Meeting Places of the American Academy
In May 1780, the Massachusetts legislature enacted the Charter of the Academy and stated that the first meeting of the Academy was to be held in the Philosophy Chamber of Harvard College. For the next sixty years until ca. 1823, the new society used the Philosophy Chamber as its primary meeting place. The Academy also held meetings in several locations around Boston, including the County Courthouse (1780–1784), the Hall of the Massachusetts Bank (1785–ca. 1794), the “New” State House (1800–1814), and the Boston Marine Insurance Company (1814–1817).
During much of the nineteenth century, the Academy shared quarters with the Boston Athenæum at various locations: the Rufus Amory House (1817–1823), Pearl Street (1823–ca. 1829), and the Athenæum’s current headquarters on Beacon Street (1852–1899). Between 1824 and 1906 the Academy also met intermittently at Harvard, MIT, the Massachusetts Historical Society, and even at members’ homes. In 1906, the Academy purchased its first permanent headquarters at 26 Newbury Street. Within five years the adjoining property was purchased and a much larger building was erected at 26-28 Newbury. The Academy remained there until 1955.
Between 1955 and 1957 several locations–including Morse Auditorium, Boston Museum of Science, and Kresge Auditorium at MIT–served as meeting venues. The Academy then reached an agreement with the Brandegee Charitable Foundation and moved to Faulkner Farm in Brookline, where the Academy remained until the completion in 1981 of a new house, designed by the architectural firm Kallmann McKinnell & Wood, at 136 Irving Street in Cambridge. Both Noel Michael Kallmann and Gerhard Michael McKinnell were members of the Academy. Their work included the design of Boston’s City Hall, Boston’s Back Bay Station, the enlarged Hynes Convention Center, and the School of Business and Public Administration at Washington University in St. Louis.
Made possible through the vision and generosity of Edwin Land, the new House of the Academy was created to provide an intimate home for scholarly thought. Its award-winning design borrows elements from ancient Greek cities, Renaissance Tuscan villas, and the twentieth-century American and British Arts and Crafts style.

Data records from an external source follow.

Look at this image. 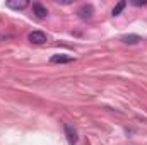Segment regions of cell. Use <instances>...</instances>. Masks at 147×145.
<instances>
[{
    "mask_svg": "<svg viewBox=\"0 0 147 145\" xmlns=\"http://www.w3.org/2000/svg\"><path fill=\"white\" fill-rule=\"evenodd\" d=\"M92 14H94V7H92L91 3H84V5H80V7L77 9V15H79L80 19H84V21L91 19Z\"/></svg>",
    "mask_w": 147,
    "mask_h": 145,
    "instance_id": "6da1fadb",
    "label": "cell"
},
{
    "mask_svg": "<svg viewBox=\"0 0 147 145\" xmlns=\"http://www.w3.org/2000/svg\"><path fill=\"white\" fill-rule=\"evenodd\" d=\"M28 39H29V43H33V44H45V43L48 41V36H46L43 31H33V33L28 34Z\"/></svg>",
    "mask_w": 147,
    "mask_h": 145,
    "instance_id": "7a4b0ae2",
    "label": "cell"
},
{
    "mask_svg": "<svg viewBox=\"0 0 147 145\" xmlns=\"http://www.w3.org/2000/svg\"><path fill=\"white\" fill-rule=\"evenodd\" d=\"M63 130H65L67 142H69L70 145H75V144H77V140H79V137H77V130L74 128L72 125H65V126H63Z\"/></svg>",
    "mask_w": 147,
    "mask_h": 145,
    "instance_id": "3957f363",
    "label": "cell"
},
{
    "mask_svg": "<svg viewBox=\"0 0 147 145\" xmlns=\"http://www.w3.org/2000/svg\"><path fill=\"white\" fill-rule=\"evenodd\" d=\"M5 5L14 10H24L26 7H29V2L28 0H9V2H5Z\"/></svg>",
    "mask_w": 147,
    "mask_h": 145,
    "instance_id": "277c9868",
    "label": "cell"
},
{
    "mask_svg": "<svg viewBox=\"0 0 147 145\" xmlns=\"http://www.w3.org/2000/svg\"><path fill=\"white\" fill-rule=\"evenodd\" d=\"M33 14L36 15L38 19H43V17H46V15H48V9H46L43 3L34 2V3H33Z\"/></svg>",
    "mask_w": 147,
    "mask_h": 145,
    "instance_id": "5b68a950",
    "label": "cell"
},
{
    "mask_svg": "<svg viewBox=\"0 0 147 145\" xmlns=\"http://www.w3.org/2000/svg\"><path fill=\"white\" fill-rule=\"evenodd\" d=\"M120 41L125 43V44H139L142 41V38L139 36V34H125V36L120 38Z\"/></svg>",
    "mask_w": 147,
    "mask_h": 145,
    "instance_id": "8992f818",
    "label": "cell"
},
{
    "mask_svg": "<svg viewBox=\"0 0 147 145\" xmlns=\"http://www.w3.org/2000/svg\"><path fill=\"white\" fill-rule=\"evenodd\" d=\"M51 63H70L74 62V56H67V55H53L50 58Z\"/></svg>",
    "mask_w": 147,
    "mask_h": 145,
    "instance_id": "52a82bcc",
    "label": "cell"
},
{
    "mask_svg": "<svg viewBox=\"0 0 147 145\" xmlns=\"http://www.w3.org/2000/svg\"><path fill=\"white\" fill-rule=\"evenodd\" d=\"M125 7H127V2H118V3L113 7V10H111V15H120V12H121Z\"/></svg>",
    "mask_w": 147,
    "mask_h": 145,
    "instance_id": "ba28073f",
    "label": "cell"
},
{
    "mask_svg": "<svg viewBox=\"0 0 147 145\" xmlns=\"http://www.w3.org/2000/svg\"><path fill=\"white\" fill-rule=\"evenodd\" d=\"M134 3H135V5H147V0H142V2H140V0H135Z\"/></svg>",
    "mask_w": 147,
    "mask_h": 145,
    "instance_id": "9c48e42d",
    "label": "cell"
},
{
    "mask_svg": "<svg viewBox=\"0 0 147 145\" xmlns=\"http://www.w3.org/2000/svg\"><path fill=\"white\" fill-rule=\"evenodd\" d=\"M57 2H58V3H63V5H69V3H72L70 0H57Z\"/></svg>",
    "mask_w": 147,
    "mask_h": 145,
    "instance_id": "30bf717a",
    "label": "cell"
}]
</instances>
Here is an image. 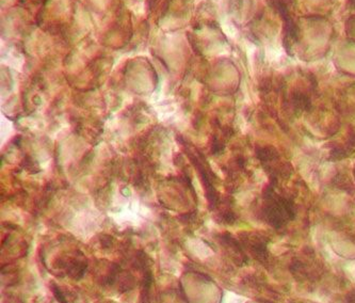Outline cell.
<instances>
[{
  "mask_svg": "<svg viewBox=\"0 0 355 303\" xmlns=\"http://www.w3.org/2000/svg\"><path fill=\"white\" fill-rule=\"evenodd\" d=\"M261 213L266 221L275 229L286 225L295 216L293 203L286 198L277 195L271 187L268 188Z\"/></svg>",
  "mask_w": 355,
  "mask_h": 303,
  "instance_id": "1",
  "label": "cell"
}]
</instances>
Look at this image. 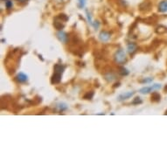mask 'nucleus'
I'll list each match as a JSON object with an SVG mask.
<instances>
[{
  "label": "nucleus",
  "mask_w": 167,
  "mask_h": 167,
  "mask_svg": "<svg viewBox=\"0 0 167 167\" xmlns=\"http://www.w3.org/2000/svg\"><path fill=\"white\" fill-rule=\"evenodd\" d=\"M12 6H13L12 1H11V0H7V1H6V7L8 9V10L11 9V8H12Z\"/></svg>",
  "instance_id": "19"
},
{
  "label": "nucleus",
  "mask_w": 167,
  "mask_h": 167,
  "mask_svg": "<svg viewBox=\"0 0 167 167\" xmlns=\"http://www.w3.org/2000/svg\"><path fill=\"white\" fill-rule=\"evenodd\" d=\"M157 9L159 12H167V0H162L161 2L158 4Z\"/></svg>",
  "instance_id": "6"
},
{
  "label": "nucleus",
  "mask_w": 167,
  "mask_h": 167,
  "mask_svg": "<svg viewBox=\"0 0 167 167\" xmlns=\"http://www.w3.org/2000/svg\"><path fill=\"white\" fill-rule=\"evenodd\" d=\"M1 1H7V0H1Z\"/></svg>",
  "instance_id": "26"
},
{
  "label": "nucleus",
  "mask_w": 167,
  "mask_h": 167,
  "mask_svg": "<svg viewBox=\"0 0 167 167\" xmlns=\"http://www.w3.org/2000/svg\"><path fill=\"white\" fill-rule=\"evenodd\" d=\"M92 26L94 27V28L96 30V29H98V28H99V26H100V23H99L98 21H94L93 25H92Z\"/></svg>",
  "instance_id": "22"
},
{
  "label": "nucleus",
  "mask_w": 167,
  "mask_h": 167,
  "mask_svg": "<svg viewBox=\"0 0 167 167\" xmlns=\"http://www.w3.org/2000/svg\"><path fill=\"white\" fill-rule=\"evenodd\" d=\"M54 72H56V73L62 74V73H63V71L65 70V67L60 64H56L55 66H54Z\"/></svg>",
  "instance_id": "11"
},
{
  "label": "nucleus",
  "mask_w": 167,
  "mask_h": 167,
  "mask_svg": "<svg viewBox=\"0 0 167 167\" xmlns=\"http://www.w3.org/2000/svg\"><path fill=\"white\" fill-rule=\"evenodd\" d=\"M111 37V34H110V32H106V31H103V32H100V34H99V39L103 41V42H106V41H108V39H110Z\"/></svg>",
  "instance_id": "5"
},
{
  "label": "nucleus",
  "mask_w": 167,
  "mask_h": 167,
  "mask_svg": "<svg viewBox=\"0 0 167 167\" xmlns=\"http://www.w3.org/2000/svg\"><path fill=\"white\" fill-rule=\"evenodd\" d=\"M133 104H137V103H142V100L140 97H136L135 100L133 101Z\"/></svg>",
  "instance_id": "23"
},
{
  "label": "nucleus",
  "mask_w": 167,
  "mask_h": 167,
  "mask_svg": "<svg viewBox=\"0 0 167 167\" xmlns=\"http://www.w3.org/2000/svg\"><path fill=\"white\" fill-rule=\"evenodd\" d=\"M67 20H68V17L66 16L65 14H59V16L56 17L54 19V27L59 31L62 30L65 26V22L67 21Z\"/></svg>",
  "instance_id": "1"
},
{
  "label": "nucleus",
  "mask_w": 167,
  "mask_h": 167,
  "mask_svg": "<svg viewBox=\"0 0 167 167\" xmlns=\"http://www.w3.org/2000/svg\"><path fill=\"white\" fill-rule=\"evenodd\" d=\"M61 75L62 74L54 72V75L52 76V79H51V82L53 84H58V83H59L60 81H61Z\"/></svg>",
  "instance_id": "7"
},
{
  "label": "nucleus",
  "mask_w": 167,
  "mask_h": 167,
  "mask_svg": "<svg viewBox=\"0 0 167 167\" xmlns=\"http://www.w3.org/2000/svg\"><path fill=\"white\" fill-rule=\"evenodd\" d=\"M136 50H137V47H136V44L129 43L127 45V51H128V53L130 55H133V54H135L136 52Z\"/></svg>",
  "instance_id": "8"
},
{
  "label": "nucleus",
  "mask_w": 167,
  "mask_h": 167,
  "mask_svg": "<svg viewBox=\"0 0 167 167\" xmlns=\"http://www.w3.org/2000/svg\"><path fill=\"white\" fill-rule=\"evenodd\" d=\"M152 81H153V78L149 77V78H145V80L141 81V82H142V83H150V82H151Z\"/></svg>",
  "instance_id": "20"
},
{
  "label": "nucleus",
  "mask_w": 167,
  "mask_h": 167,
  "mask_svg": "<svg viewBox=\"0 0 167 167\" xmlns=\"http://www.w3.org/2000/svg\"><path fill=\"white\" fill-rule=\"evenodd\" d=\"M93 96H94V92H88L86 95L84 96V99H86V100H91Z\"/></svg>",
  "instance_id": "17"
},
{
  "label": "nucleus",
  "mask_w": 167,
  "mask_h": 167,
  "mask_svg": "<svg viewBox=\"0 0 167 167\" xmlns=\"http://www.w3.org/2000/svg\"><path fill=\"white\" fill-rule=\"evenodd\" d=\"M18 2H20V3H26V2H27L28 0H18Z\"/></svg>",
  "instance_id": "24"
},
{
  "label": "nucleus",
  "mask_w": 167,
  "mask_h": 167,
  "mask_svg": "<svg viewBox=\"0 0 167 167\" xmlns=\"http://www.w3.org/2000/svg\"><path fill=\"white\" fill-rule=\"evenodd\" d=\"M16 80L18 82H20V83H25V82H26L27 80H28V77H27L26 75H25L24 73H19L16 77Z\"/></svg>",
  "instance_id": "9"
},
{
  "label": "nucleus",
  "mask_w": 167,
  "mask_h": 167,
  "mask_svg": "<svg viewBox=\"0 0 167 167\" xmlns=\"http://www.w3.org/2000/svg\"><path fill=\"white\" fill-rule=\"evenodd\" d=\"M56 37L57 39H59L60 42H62V43H67V40H68V36H67V34L66 33L63 31H59V32L56 33Z\"/></svg>",
  "instance_id": "4"
},
{
  "label": "nucleus",
  "mask_w": 167,
  "mask_h": 167,
  "mask_svg": "<svg viewBox=\"0 0 167 167\" xmlns=\"http://www.w3.org/2000/svg\"><path fill=\"white\" fill-rule=\"evenodd\" d=\"M57 108L59 109V111H64L66 109H67V106L65 103H59L57 105Z\"/></svg>",
  "instance_id": "16"
},
{
  "label": "nucleus",
  "mask_w": 167,
  "mask_h": 167,
  "mask_svg": "<svg viewBox=\"0 0 167 167\" xmlns=\"http://www.w3.org/2000/svg\"><path fill=\"white\" fill-rule=\"evenodd\" d=\"M119 74H120L121 75L126 76L129 74V71L128 70L127 68H125V67H121V68L119 69Z\"/></svg>",
  "instance_id": "14"
},
{
  "label": "nucleus",
  "mask_w": 167,
  "mask_h": 167,
  "mask_svg": "<svg viewBox=\"0 0 167 167\" xmlns=\"http://www.w3.org/2000/svg\"><path fill=\"white\" fill-rule=\"evenodd\" d=\"M165 115H167V111H166V112H165Z\"/></svg>",
  "instance_id": "27"
},
{
  "label": "nucleus",
  "mask_w": 167,
  "mask_h": 167,
  "mask_svg": "<svg viewBox=\"0 0 167 167\" xmlns=\"http://www.w3.org/2000/svg\"><path fill=\"white\" fill-rule=\"evenodd\" d=\"M161 88V85L160 84H154L153 86L151 87H145V88H142L139 92H140L141 94H144V95H145V94H149L150 92L153 91V90H155V89H160Z\"/></svg>",
  "instance_id": "3"
},
{
  "label": "nucleus",
  "mask_w": 167,
  "mask_h": 167,
  "mask_svg": "<svg viewBox=\"0 0 167 167\" xmlns=\"http://www.w3.org/2000/svg\"><path fill=\"white\" fill-rule=\"evenodd\" d=\"M86 13H87V18H88V23L90 24V25H93V23H94V21L92 20V16L91 14L89 13V11H88V10H86Z\"/></svg>",
  "instance_id": "18"
},
{
  "label": "nucleus",
  "mask_w": 167,
  "mask_h": 167,
  "mask_svg": "<svg viewBox=\"0 0 167 167\" xmlns=\"http://www.w3.org/2000/svg\"><path fill=\"white\" fill-rule=\"evenodd\" d=\"M105 79L108 81H113L114 80H116V76L114 75L112 73H108V75H105Z\"/></svg>",
  "instance_id": "15"
},
{
  "label": "nucleus",
  "mask_w": 167,
  "mask_h": 167,
  "mask_svg": "<svg viewBox=\"0 0 167 167\" xmlns=\"http://www.w3.org/2000/svg\"><path fill=\"white\" fill-rule=\"evenodd\" d=\"M114 59L115 61L117 64H124L127 61V57H126V54L123 49H119L116 52V54L114 55Z\"/></svg>",
  "instance_id": "2"
},
{
  "label": "nucleus",
  "mask_w": 167,
  "mask_h": 167,
  "mask_svg": "<svg viewBox=\"0 0 167 167\" xmlns=\"http://www.w3.org/2000/svg\"><path fill=\"white\" fill-rule=\"evenodd\" d=\"M156 32H157V33H159V34H163V33H165V32H167V27L160 26L157 28Z\"/></svg>",
  "instance_id": "13"
},
{
  "label": "nucleus",
  "mask_w": 167,
  "mask_h": 167,
  "mask_svg": "<svg viewBox=\"0 0 167 167\" xmlns=\"http://www.w3.org/2000/svg\"><path fill=\"white\" fill-rule=\"evenodd\" d=\"M135 94V92H127V93H124L118 96V101H124V100H127L130 97L132 96L133 95Z\"/></svg>",
  "instance_id": "10"
},
{
  "label": "nucleus",
  "mask_w": 167,
  "mask_h": 167,
  "mask_svg": "<svg viewBox=\"0 0 167 167\" xmlns=\"http://www.w3.org/2000/svg\"><path fill=\"white\" fill-rule=\"evenodd\" d=\"M85 3H86L85 0H79V7L82 9L85 6Z\"/></svg>",
  "instance_id": "21"
},
{
  "label": "nucleus",
  "mask_w": 167,
  "mask_h": 167,
  "mask_svg": "<svg viewBox=\"0 0 167 167\" xmlns=\"http://www.w3.org/2000/svg\"><path fill=\"white\" fill-rule=\"evenodd\" d=\"M160 95L158 94V93H157V92H154L153 94H152V96H151V99H152V101H154V102H159L160 101Z\"/></svg>",
  "instance_id": "12"
},
{
  "label": "nucleus",
  "mask_w": 167,
  "mask_h": 167,
  "mask_svg": "<svg viewBox=\"0 0 167 167\" xmlns=\"http://www.w3.org/2000/svg\"><path fill=\"white\" fill-rule=\"evenodd\" d=\"M5 41H6V39H1V42H2V43H4Z\"/></svg>",
  "instance_id": "25"
}]
</instances>
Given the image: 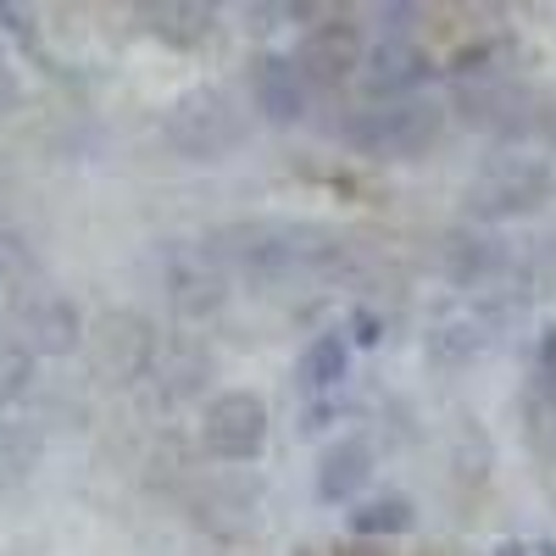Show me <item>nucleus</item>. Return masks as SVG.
<instances>
[{"label": "nucleus", "instance_id": "f257e3e1", "mask_svg": "<svg viewBox=\"0 0 556 556\" xmlns=\"http://www.w3.org/2000/svg\"><path fill=\"white\" fill-rule=\"evenodd\" d=\"M440 134H445V112L424 96L356 106L334 123V139L367 162H417L429 146H440Z\"/></svg>", "mask_w": 556, "mask_h": 556}, {"label": "nucleus", "instance_id": "f03ea898", "mask_svg": "<svg viewBox=\"0 0 556 556\" xmlns=\"http://www.w3.org/2000/svg\"><path fill=\"white\" fill-rule=\"evenodd\" d=\"M245 106L228 96L217 84H201L190 96H178L167 112H162V139L184 156V162H223L245 146Z\"/></svg>", "mask_w": 556, "mask_h": 556}, {"label": "nucleus", "instance_id": "7ed1b4c3", "mask_svg": "<svg viewBox=\"0 0 556 556\" xmlns=\"http://www.w3.org/2000/svg\"><path fill=\"white\" fill-rule=\"evenodd\" d=\"M0 340L28 362L67 356L84 340V312L51 285H12L0 301Z\"/></svg>", "mask_w": 556, "mask_h": 556}, {"label": "nucleus", "instance_id": "20e7f679", "mask_svg": "<svg viewBox=\"0 0 556 556\" xmlns=\"http://www.w3.org/2000/svg\"><path fill=\"white\" fill-rule=\"evenodd\" d=\"M451 106L462 112V123L484 128L501 146H518V139L545 134V101L529 84H518V73L506 78H451Z\"/></svg>", "mask_w": 556, "mask_h": 556}, {"label": "nucleus", "instance_id": "39448f33", "mask_svg": "<svg viewBox=\"0 0 556 556\" xmlns=\"http://www.w3.org/2000/svg\"><path fill=\"white\" fill-rule=\"evenodd\" d=\"M556 190V178L540 156H518V151H506V156H490L473 184H468V217L479 223H513V217H529L551 201Z\"/></svg>", "mask_w": 556, "mask_h": 556}, {"label": "nucleus", "instance_id": "423d86ee", "mask_svg": "<svg viewBox=\"0 0 556 556\" xmlns=\"http://www.w3.org/2000/svg\"><path fill=\"white\" fill-rule=\"evenodd\" d=\"M201 445H206L212 462H228V468L256 462L267 451V401L251 395V390L212 395L206 412H201Z\"/></svg>", "mask_w": 556, "mask_h": 556}, {"label": "nucleus", "instance_id": "0eeeda50", "mask_svg": "<svg viewBox=\"0 0 556 556\" xmlns=\"http://www.w3.org/2000/svg\"><path fill=\"white\" fill-rule=\"evenodd\" d=\"M162 295L173 306V317L184 323H206L223 312L228 301V273L206 256V245H167L162 251Z\"/></svg>", "mask_w": 556, "mask_h": 556}, {"label": "nucleus", "instance_id": "6e6552de", "mask_svg": "<svg viewBox=\"0 0 556 556\" xmlns=\"http://www.w3.org/2000/svg\"><path fill=\"white\" fill-rule=\"evenodd\" d=\"M434 267L451 278L456 290H490L495 278L513 267V251H506L495 235H484V228L456 223V228H445V235L434 240Z\"/></svg>", "mask_w": 556, "mask_h": 556}, {"label": "nucleus", "instance_id": "1a4fd4ad", "mask_svg": "<svg viewBox=\"0 0 556 556\" xmlns=\"http://www.w3.org/2000/svg\"><path fill=\"white\" fill-rule=\"evenodd\" d=\"M89 356H96V367H101L106 379L134 384V379L151 374L156 334H151V323L139 317V312H106L96 323V334H89Z\"/></svg>", "mask_w": 556, "mask_h": 556}, {"label": "nucleus", "instance_id": "9d476101", "mask_svg": "<svg viewBox=\"0 0 556 556\" xmlns=\"http://www.w3.org/2000/svg\"><path fill=\"white\" fill-rule=\"evenodd\" d=\"M362 56H367V45H362V28H356L351 17L317 23V28H306V39L295 45V67L306 73L312 96H317V89L345 84V78L362 67Z\"/></svg>", "mask_w": 556, "mask_h": 556}, {"label": "nucleus", "instance_id": "9b49d317", "mask_svg": "<svg viewBox=\"0 0 556 556\" xmlns=\"http://www.w3.org/2000/svg\"><path fill=\"white\" fill-rule=\"evenodd\" d=\"M424 84H429V56L417 51L412 39H401V34H384L374 51L362 56L367 106H379V101H412Z\"/></svg>", "mask_w": 556, "mask_h": 556}, {"label": "nucleus", "instance_id": "f8f14e48", "mask_svg": "<svg viewBox=\"0 0 556 556\" xmlns=\"http://www.w3.org/2000/svg\"><path fill=\"white\" fill-rule=\"evenodd\" d=\"M251 106L267 117V123H301L306 106H312V84L306 73L295 67V56H262L251 67Z\"/></svg>", "mask_w": 556, "mask_h": 556}, {"label": "nucleus", "instance_id": "ddd939ff", "mask_svg": "<svg viewBox=\"0 0 556 556\" xmlns=\"http://www.w3.org/2000/svg\"><path fill=\"white\" fill-rule=\"evenodd\" d=\"M367 479H374V445H367L362 434H345V440H334L329 451L317 456V501L340 506V501H351Z\"/></svg>", "mask_w": 556, "mask_h": 556}, {"label": "nucleus", "instance_id": "4468645a", "mask_svg": "<svg viewBox=\"0 0 556 556\" xmlns=\"http://www.w3.org/2000/svg\"><path fill=\"white\" fill-rule=\"evenodd\" d=\"M490 345V323L484 317H451L440 329H429L424 340V362L434 374H462V367H473Z\"/></svg>", "mask_w": 556, "mask_h": 556}, {"label": "nucleus", "instance_id": "2eb2a0df", "mask_svg": "<svg viewBox=\"0 0 556 556\" xmlns=\"http://www.w3.org/2000/svg\"><path fill=\"white\" fill-rule=\"evenodd\" d=\"M345 374H351V340H345V329H323V334L301 351V362H295V384H301L312 401L334 395V390L345 384Z\"/></svg>", "mask_w": 556, "mask_h": 556}, {"label": "nucleus", "instance_id": "dca6fc26", "mask_svg": "<svg viewBox=\"0 0 556 556\" xmlns=\"http://www.w3.org/2000/svg\"><path fill=\"white\" fill-rule=\"evenodd\" d=\"M151 379L178 401V395H195L201 379H212V356L201 345H178V351H162L156 345V362H151Z\"/></svg>", "mask_w": 556, "mask_h": 556}, {"label": "nucleus", "instance_id": "f3484780", "mask_svg": "<svg viewBox=\"0 0 556 556\" xmlns=\"http://www.w3.org/2000/svg\"><path fill=\"white\" fill-rule=\"evenodd\" d=\"M151 23V34L156 39H167V45H178V51H195L201 39H212V7H146L139 12Z\"/></svg>", "mask_w": 556, "mask_h": 556}, {"label": "nucleus", "instance_id": "a211bd4d", "mask_svg": "<svg viewBox=\"0 0 556 556\" xmlns=\"http://www.w3.org/2000/svg\"><path fill=\"white\" fill-rule=\"evenodd\" d=\"M412 529V501L406 495H379V501H362L351 513V534L362 540H390Z\"/></svg>", "mask_w": 556, "mask_h": 556}, {"label": "nucleus", "instance_id": "6ab92c4d", "mask_svg": "<svg viewBox=\"0 0 556 556\" xmlns=\"http://www.w3.org/2000/svg\"><path fill=\"white\" fill-rule=\"evenodd\" d=\"M523 417H529L534 451L556 456V390H551V384H534V390L523 395Z\"/></svg>", "mask_w": 556, "mask_h": 556}, {"label": "nucleus", "instance_id": "aec40b11", "mask_svg": "<svg viewBox=\"0 0 556 556\" xmlns=\"http://www.w3.org/2000/svg\"><path fill=\"white\" fill-rule=\"evenodd\" d=\"M28 384H34V362L17 356V351H0V429H7V417L28 395Z\"/></svg>", "mask_w": 556, "mask_h": 556}, {"label": "nucleus", "instance_id": "412c9836", "mask_svg": "<svg viewBox=\"0 0 556 556\" xmlns=\"http://www.w3.org/2000/svg\"><path fill=\"white\" fill-rule=\"evenodd\" d=\"M34 456H39V429H17V440L0 434V484H7V479H23Z\"/></svg>", "mask_w": 556, "mask_h": 556}, {"label": "nucleus", "instance_id": "4be33fe9", "mask_svg": "<svg viewBox=\"0 0 556 556\" xmlns=\"http://www.w3.org/2000/svg\"><path fill=\"white\" fill-rule=\"evenodd\" d=\"M374 17L384 23V34H401V39H412V23L424 17V12H417V7H379Z\"/></svg>", "mask_w": 556, "mask_h": 556}, {"label": "nucleus", "instance_id": "5701e85b", "mask_svg": "<svg viewBox=\"0 0 556 556\" xmlns=\"http://www.w3.org/2000/svg\"><path fill=\"white\" fill-rule=\"evenodd\" d=\"M379 334H384V323L367 312V306H356V312H351V340H356V345H379Z\"/></svg>", "mask_w": 556, "mask_h": 556}, {"label": "nucleus", "instance_id": "b1692460", "mask_svg": "<svg viewBox=\"0 0 556 556\" xmlns=\"http://www.w3.org/2000/svg\"><path fill=\"white\" fill-rule=\"evenodd\" d=\"M23 101V84H17V67L7 62V51H0V112H12Z\"/></svg>", "mask_w": 556, "mask_h": 556}, {"label": "nucleus", "instance_id": "393cba45", "mask_svg": "<svg viewBox=\"0 0 556 556\" xmlns=\"http://www.w3.org/2000/svg\"><path fill=\"white\" fill-rule=\"evenodd\" d=\"M540 384H551V390H556V323L540 334Z\"/></svg>", "mask_w": 556, "mask_h": 556}, {"label": "nucleus", "instance_id": "a878e982", "mask_svg": "<svg viewBox=\"0 0 556 556\" xmlns=\"http://www.w3.org/2000/svg\"><path fill=\"white\" fill-rule=\"evenodd\" d=\"M534 556H556V540H540V545H534Z\"/></svg>", "mask_w": 556, "mask_h": 556}, {"label": "nucleus", "instance_id": "bb28decb", "mask_svg": "<svg viewBox=\"0 0 556 556\" xmlns=\"http://www.w3.org/2000/svg\"><path fill=\"white\" fill-rule=\"evenodd\" d=\"M495 556H529V551H523V545H501Z\"/></svg>", "mask_w": 556, "mask_h": 556}, {"label": "nucleus", "instance_id": "cd10ccee", "mask_svg": "<svg viewBox=\"0 0 556 556\" xmlns=\"http://www.w3.org/2000/svg\"><path fill=\"white\" fill-rule=\"evenodd\" d=\"M345 556H390V551H367V545H356V551H345Z\"/></svg>", "mask_w": 556, "mask_h": 556}, {"label": "nucleus", "instance_id": "c85d7f7f", "mask_svg": "<svg viewBox=\"0 0 556 556\" xmlns=\"http://www.w3.org/2000/svg\"><path fill=\"white\" fill-rule=\"evenodd\" d=\"M545 134H551V139H556V112H551V117H545Z\"/></svg>", "mask_w": 556, "mask_h": 556}]
</instances>
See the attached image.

In recent years, generous individuals have continued to provide for the maintenance and restoration of the Academy’s home. Between 2015 and 2020 Morton Mandel supported several capital projects, including technology upgrades, extensive kitchen and restroom renovations, and the addition of a beautiful new portico and walkway to the front entrance. In 2020, David Rubenstein made a gift to support the construction of a new addition to the Academy’s building, which will house the Academy Archives and make the collections more accessible.
The Academy’s national headquarters in Cambridge stands as a “House of the Mind” and a center for scholarly exchange.